##### Source data

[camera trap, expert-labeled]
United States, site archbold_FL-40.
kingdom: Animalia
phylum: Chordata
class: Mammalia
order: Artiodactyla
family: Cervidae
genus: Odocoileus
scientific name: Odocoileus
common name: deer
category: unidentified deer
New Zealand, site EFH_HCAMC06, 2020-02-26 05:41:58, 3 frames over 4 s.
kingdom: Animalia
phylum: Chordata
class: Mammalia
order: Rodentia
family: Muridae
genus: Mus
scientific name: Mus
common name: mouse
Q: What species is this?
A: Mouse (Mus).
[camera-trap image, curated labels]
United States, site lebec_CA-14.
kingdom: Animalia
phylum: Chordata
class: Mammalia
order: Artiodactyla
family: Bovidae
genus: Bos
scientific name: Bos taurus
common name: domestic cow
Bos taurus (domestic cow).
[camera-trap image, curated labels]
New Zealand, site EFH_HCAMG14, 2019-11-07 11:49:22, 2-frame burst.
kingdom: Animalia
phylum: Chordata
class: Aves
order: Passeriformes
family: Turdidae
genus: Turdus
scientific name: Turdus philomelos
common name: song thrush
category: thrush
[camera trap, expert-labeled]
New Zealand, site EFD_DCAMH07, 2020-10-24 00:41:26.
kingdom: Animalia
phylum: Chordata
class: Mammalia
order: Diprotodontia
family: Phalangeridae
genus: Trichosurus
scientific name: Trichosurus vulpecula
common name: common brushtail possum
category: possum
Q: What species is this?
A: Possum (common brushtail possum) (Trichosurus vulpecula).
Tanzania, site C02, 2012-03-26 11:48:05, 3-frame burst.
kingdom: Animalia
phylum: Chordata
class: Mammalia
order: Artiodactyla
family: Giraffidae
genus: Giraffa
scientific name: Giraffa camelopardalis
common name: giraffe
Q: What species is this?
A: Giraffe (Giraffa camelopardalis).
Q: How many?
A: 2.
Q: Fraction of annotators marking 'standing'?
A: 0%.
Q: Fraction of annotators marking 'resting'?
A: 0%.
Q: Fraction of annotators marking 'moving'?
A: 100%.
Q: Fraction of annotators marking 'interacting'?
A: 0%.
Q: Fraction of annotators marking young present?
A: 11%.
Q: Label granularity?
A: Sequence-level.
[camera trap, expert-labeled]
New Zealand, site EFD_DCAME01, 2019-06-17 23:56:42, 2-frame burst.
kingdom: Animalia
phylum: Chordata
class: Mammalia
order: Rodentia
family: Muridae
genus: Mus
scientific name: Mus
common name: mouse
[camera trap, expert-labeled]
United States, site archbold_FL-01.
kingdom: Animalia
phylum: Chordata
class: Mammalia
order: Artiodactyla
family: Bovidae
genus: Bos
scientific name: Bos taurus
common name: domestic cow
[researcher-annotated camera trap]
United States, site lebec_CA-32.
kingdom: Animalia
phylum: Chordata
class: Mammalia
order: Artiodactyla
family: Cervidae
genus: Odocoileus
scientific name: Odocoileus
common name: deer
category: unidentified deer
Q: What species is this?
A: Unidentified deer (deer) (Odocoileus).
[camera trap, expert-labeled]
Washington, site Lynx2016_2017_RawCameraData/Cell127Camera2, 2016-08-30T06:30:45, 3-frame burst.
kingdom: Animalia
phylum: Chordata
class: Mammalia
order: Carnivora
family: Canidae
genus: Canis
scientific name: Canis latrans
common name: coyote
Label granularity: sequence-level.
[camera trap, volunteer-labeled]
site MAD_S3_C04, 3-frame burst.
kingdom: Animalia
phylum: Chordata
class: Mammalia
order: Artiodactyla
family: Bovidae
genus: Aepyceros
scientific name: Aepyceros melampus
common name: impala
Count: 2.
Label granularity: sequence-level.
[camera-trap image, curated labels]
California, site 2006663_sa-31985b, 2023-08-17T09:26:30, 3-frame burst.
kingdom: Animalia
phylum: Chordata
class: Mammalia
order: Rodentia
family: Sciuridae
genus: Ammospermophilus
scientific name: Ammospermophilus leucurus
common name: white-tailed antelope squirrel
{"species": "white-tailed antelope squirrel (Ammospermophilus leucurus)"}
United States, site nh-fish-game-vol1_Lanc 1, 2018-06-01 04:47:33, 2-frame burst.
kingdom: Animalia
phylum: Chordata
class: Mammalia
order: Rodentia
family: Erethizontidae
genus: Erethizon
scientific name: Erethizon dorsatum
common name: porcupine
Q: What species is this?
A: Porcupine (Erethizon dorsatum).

##########

Work task » In the records above, locate the lines holding the word "category". Copy each of them.

Exercise response »
category: unidentified deer
category: thrush
category: possum
category: unidentified deer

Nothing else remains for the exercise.